Updated on August 13, 2015
The Italian Job
Ciao amico!
I am writing to you to explain my recent absence. I am in Italy, Meta – a commune in the metropolitan city of Naples. Here for a voluntary job for 8 months with 7 likeminded animals. Surprised? Well, so am I!
My explanation starts on a Thursday evening some three weeks ago. In that particular evening I impulsively applied for a marine protection/ecotourism European voluntary service project. The following Friday I was already having a Skype interview. Not long after I was promised a place in the project. Why didn’t I say anything sooner? Doubt and uncertainty, and all of their friends where having a party in my mind. I had decided that I will only believe that I am going to Italy when I get the plane ticket. I received the plane ticket only a couple of day’s prior departure. Departure that was a bit more than a week ago.

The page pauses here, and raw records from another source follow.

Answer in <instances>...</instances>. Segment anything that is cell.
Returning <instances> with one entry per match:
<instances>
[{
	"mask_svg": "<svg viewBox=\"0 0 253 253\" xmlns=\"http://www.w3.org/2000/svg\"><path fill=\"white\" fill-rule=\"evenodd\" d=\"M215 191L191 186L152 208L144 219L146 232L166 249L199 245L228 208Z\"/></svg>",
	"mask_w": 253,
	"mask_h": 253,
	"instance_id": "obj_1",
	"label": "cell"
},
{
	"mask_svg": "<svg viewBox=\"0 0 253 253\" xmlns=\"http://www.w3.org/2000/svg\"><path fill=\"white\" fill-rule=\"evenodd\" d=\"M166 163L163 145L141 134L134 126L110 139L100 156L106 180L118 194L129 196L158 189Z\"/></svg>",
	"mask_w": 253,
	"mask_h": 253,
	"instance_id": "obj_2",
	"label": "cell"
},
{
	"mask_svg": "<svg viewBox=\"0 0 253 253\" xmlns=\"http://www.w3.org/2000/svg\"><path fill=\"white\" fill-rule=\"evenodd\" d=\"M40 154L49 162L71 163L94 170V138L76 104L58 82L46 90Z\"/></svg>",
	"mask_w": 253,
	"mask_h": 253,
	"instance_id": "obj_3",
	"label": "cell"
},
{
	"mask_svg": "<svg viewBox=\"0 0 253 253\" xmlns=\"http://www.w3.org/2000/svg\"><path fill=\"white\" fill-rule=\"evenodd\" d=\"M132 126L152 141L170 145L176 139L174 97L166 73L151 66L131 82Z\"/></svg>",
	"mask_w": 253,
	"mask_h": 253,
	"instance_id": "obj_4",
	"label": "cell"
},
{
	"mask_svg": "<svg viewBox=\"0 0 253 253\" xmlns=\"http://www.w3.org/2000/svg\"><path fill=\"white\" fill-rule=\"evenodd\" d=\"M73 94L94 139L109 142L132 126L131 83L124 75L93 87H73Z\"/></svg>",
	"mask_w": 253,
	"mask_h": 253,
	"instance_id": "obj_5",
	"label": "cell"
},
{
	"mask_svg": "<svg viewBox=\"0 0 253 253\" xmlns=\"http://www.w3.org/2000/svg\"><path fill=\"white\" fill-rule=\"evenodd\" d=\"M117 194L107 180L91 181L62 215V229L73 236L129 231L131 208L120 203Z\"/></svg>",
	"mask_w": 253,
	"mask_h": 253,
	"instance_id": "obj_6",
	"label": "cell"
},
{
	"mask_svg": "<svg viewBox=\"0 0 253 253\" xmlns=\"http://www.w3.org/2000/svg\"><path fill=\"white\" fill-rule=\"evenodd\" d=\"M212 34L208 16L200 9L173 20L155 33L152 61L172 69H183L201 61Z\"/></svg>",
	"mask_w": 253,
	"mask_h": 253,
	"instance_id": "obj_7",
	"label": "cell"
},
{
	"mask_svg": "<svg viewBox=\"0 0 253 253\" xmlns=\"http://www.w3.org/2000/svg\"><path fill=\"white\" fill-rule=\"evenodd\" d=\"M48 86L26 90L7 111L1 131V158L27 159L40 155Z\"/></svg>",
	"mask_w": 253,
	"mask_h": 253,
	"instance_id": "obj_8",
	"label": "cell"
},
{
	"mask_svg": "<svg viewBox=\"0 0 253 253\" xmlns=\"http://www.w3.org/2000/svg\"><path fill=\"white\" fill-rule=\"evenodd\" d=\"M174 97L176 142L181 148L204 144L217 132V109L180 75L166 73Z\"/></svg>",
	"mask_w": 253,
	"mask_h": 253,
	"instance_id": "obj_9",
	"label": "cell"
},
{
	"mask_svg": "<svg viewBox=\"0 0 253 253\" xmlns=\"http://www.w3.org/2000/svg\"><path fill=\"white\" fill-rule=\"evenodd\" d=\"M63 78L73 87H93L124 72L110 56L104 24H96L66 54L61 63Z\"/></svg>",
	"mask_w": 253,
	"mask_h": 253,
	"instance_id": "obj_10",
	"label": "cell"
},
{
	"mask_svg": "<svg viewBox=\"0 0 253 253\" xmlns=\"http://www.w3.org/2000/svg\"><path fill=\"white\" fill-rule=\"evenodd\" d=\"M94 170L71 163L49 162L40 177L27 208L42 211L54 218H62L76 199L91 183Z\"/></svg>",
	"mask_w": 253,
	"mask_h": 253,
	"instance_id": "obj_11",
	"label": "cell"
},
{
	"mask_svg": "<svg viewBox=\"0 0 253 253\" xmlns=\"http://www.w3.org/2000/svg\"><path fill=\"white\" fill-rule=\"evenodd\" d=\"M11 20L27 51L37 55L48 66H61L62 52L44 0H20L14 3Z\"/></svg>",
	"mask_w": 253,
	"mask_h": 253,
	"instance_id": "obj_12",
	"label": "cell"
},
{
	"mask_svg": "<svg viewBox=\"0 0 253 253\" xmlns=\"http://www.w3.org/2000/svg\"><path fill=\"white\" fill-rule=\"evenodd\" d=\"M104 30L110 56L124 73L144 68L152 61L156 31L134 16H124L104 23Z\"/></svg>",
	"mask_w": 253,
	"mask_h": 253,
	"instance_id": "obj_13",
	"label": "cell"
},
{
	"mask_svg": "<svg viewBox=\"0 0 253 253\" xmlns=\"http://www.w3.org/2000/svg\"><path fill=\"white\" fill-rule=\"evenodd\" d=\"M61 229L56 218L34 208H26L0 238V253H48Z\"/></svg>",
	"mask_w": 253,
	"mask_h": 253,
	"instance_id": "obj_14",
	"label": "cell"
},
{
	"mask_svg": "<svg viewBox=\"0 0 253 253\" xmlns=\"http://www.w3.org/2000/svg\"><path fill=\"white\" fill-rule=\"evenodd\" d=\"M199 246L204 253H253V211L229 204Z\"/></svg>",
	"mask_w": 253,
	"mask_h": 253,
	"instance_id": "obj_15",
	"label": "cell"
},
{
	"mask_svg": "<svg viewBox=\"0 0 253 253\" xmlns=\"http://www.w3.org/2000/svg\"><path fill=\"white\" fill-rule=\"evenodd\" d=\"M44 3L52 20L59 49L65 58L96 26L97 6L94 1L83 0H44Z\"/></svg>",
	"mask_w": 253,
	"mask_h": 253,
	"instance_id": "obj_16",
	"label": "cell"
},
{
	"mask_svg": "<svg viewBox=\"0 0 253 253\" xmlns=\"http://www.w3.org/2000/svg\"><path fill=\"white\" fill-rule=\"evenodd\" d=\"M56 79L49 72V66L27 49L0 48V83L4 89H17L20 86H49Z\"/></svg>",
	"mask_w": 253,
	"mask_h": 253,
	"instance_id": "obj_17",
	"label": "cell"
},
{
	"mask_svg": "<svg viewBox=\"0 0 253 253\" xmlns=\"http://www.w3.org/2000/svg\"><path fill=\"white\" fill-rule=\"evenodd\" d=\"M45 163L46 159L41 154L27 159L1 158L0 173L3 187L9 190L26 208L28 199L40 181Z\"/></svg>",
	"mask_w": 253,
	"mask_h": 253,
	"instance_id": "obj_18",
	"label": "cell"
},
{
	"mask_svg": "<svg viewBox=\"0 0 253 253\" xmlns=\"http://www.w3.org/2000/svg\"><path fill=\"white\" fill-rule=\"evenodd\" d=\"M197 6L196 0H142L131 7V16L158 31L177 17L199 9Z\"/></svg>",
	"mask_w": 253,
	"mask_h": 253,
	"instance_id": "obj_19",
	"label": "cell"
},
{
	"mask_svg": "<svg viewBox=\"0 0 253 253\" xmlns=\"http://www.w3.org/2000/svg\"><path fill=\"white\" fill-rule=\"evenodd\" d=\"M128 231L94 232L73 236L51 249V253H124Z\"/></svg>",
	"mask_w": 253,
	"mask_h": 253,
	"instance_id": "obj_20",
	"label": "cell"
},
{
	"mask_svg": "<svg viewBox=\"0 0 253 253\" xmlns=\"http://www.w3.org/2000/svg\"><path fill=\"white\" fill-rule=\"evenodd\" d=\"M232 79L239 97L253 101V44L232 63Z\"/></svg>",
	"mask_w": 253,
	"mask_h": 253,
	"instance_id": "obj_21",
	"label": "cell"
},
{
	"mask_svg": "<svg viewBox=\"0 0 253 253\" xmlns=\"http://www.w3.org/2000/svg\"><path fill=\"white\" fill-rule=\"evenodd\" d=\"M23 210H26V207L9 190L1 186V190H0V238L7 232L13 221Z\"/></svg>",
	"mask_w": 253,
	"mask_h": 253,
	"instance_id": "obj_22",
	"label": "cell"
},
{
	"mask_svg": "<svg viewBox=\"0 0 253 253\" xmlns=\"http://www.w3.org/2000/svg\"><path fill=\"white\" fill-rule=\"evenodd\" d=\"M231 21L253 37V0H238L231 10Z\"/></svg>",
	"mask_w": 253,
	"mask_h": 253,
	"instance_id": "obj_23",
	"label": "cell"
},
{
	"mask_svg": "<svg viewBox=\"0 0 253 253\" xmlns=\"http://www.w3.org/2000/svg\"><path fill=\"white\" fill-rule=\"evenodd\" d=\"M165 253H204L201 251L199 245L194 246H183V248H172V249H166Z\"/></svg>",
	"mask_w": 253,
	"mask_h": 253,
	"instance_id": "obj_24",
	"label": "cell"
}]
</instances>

Here starts one of the greatest adventures in my life so far! I am in the Rome airport, where I have just gotten off the airplane. I call my mom and let her know that the plane landed when, where and how it was supposed to. Some 20 minutes later I am on a train to Rome central station. From there I take a 3 hour train ride to Naples. On my way to Naples I found it hard to keep my gaze of the ever changing landscape outside the window. Mountains after mountains. Big cities and small. Seaside and land, and so much more. When it got too dark to see anything outside, I turned my attention to what was inside – the Italians. Some moments after, I found myself having a conversation with an Italian man and his daughter. A conversation might however be an exaggeration, for we didn’t understand most of what the other side was saying. One of the last things they told me was that Naples train station is quite dangerous this late. Especially for tourists. Luckily, my next ride was just outside the station – A green WV bus. Together with it: the project coordinator and the volunteer mentor – lovely people. With them I had my first real Italian pizza and a drink. Both of which were more than fine. Oooh, the pizza. Whatever I had called pizza before lost its place in my heart. We stopped on the roadside, before our final destination. From that roadside I was able to see all of Meta together with its neighbour municipalities – Piano and Sorrento and some more. Amazing! There were fireworks somewhere on the beach and it struck me that those particular fireworks where under me. I was looking at them from above. I had probably never been so high, apart from being on a plane.
My first morning in Italy consisted of true Italian coffee and a light breakfast, and a view of the mountains, the city and the sea altogether. I have to say that it was one of the finest mornings in all of my 22 years of life. Still, I was not yet at my final destination, so we got in the car again and finished the journey to the residence of the next 8 months of my life. There I joined other volunteers that had already arrived before me. The place we live at has lemon, orange and olive trees all around, also some other trees of fruit, of whose existence I didn’t even knew. I am happy that I do now. The first trip I had with the volunteers was to the supermarket. There we bought food for all of us for a week and a bit more. We had to divide some of the food in two parts for the guys and the girls had to live in two different houses until our planned casa was ready. However, most of the time we ate together at the same table anyway.
This is the part where I had a dream come true. We had a mountain hike. At this point already 7 of the volunteers had arrived. 6 of us + 3 Italians (our guides for the climb) took two cars and got to the starting point of the climb, which was next to one of the many small villages at the base of the mountain. I feel it important to add, that Italy is densely populated, so there is life even in some parts of the mountains. The name of the mountain we climbed will not be disclosed for I don’t remember it. The climb was everything and more of what I had ever imagined it would be. Full of trees, cliffsides, fresh water, some sheep’s with their three guard dogs and a lot of crosses (there for the people who had lost their life’s while climbing those mountain peaks). And at the top (which, I was told, was approximately 1400 meters high) we had a sandwich. Together with the view over a small bay full of yachts, on the other side, not so far away, the volcano Mount Vesuvius could be seen, with the ever so famous city of Pompeii at the base of it.I’ll make the last part of the beginning of my story short. I am alive and more than well. Intensively learning Italian language, which quite often confuses me with just how little sense it makes. The city is great. Everything is great, except the internet connection, which, come to think of it, is great. I am having my first diving lesson tomorrow! Will write to you when I can, until then salve!